Site Reliability Engineer
Phoenix, Arizona
Job Description
SRE (Site Reliability Engineer)
Location: Phoenix, AZ (onsite)
Skill Sets:
DevOps work experience (Docker/Kubernetes, Splunk/Dynatrace, Ansible, GITHUB)
Experience in handling Java Full Stack applications deployment
Experience in generating Test dashboard reports for the leadership review
Work experience in handling monitoring & alert systems
Detail Job Description:
System Design and Integration:Collaborate with dependent teams to understand the E2E architecture and identify the integration services, end point and Point of Contacts
Define and monitor Service Level Objectives (SLOs) and Service Level Indicators (SLIs)

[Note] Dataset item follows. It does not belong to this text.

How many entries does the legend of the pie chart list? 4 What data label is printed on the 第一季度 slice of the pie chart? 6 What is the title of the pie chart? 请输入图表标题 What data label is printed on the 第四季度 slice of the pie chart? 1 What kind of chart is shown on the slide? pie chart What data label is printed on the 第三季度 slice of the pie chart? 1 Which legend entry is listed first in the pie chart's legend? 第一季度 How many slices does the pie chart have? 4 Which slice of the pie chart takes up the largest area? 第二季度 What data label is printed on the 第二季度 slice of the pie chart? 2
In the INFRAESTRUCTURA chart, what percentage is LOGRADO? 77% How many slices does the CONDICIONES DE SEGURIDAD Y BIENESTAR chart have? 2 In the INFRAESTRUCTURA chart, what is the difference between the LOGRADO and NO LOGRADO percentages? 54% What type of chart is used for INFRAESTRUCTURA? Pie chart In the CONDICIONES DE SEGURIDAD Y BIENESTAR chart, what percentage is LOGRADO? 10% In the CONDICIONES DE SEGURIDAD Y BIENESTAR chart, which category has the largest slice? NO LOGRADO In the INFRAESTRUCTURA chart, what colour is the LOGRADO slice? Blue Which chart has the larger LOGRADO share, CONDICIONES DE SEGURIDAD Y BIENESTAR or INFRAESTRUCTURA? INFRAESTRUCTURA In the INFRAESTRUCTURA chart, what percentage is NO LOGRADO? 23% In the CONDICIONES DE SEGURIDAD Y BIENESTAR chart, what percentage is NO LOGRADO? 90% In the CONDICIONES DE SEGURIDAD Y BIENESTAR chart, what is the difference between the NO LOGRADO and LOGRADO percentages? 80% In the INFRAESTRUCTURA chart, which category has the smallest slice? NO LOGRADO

Identify the right tools of communications with the defined SLA’s
Monitoring and Incident Response:Set up and maintain monitoring and alerting systems to detect issues proactively.
Respond to incidents, conduct root cause analysis, and implement corrective actions.
Capturing historical outage data to track patterns & trends
Automation and Tooling:Automate repetitive tasks to reduce manual intervention and human error.
Develop and maintain tools to improve monitoring, and incident response.
Collaboration and Communication:Work closely with development, QA, and operations teams to integrate reliability into the development process.
Communicate effectively with stakeholders about system health and incident status.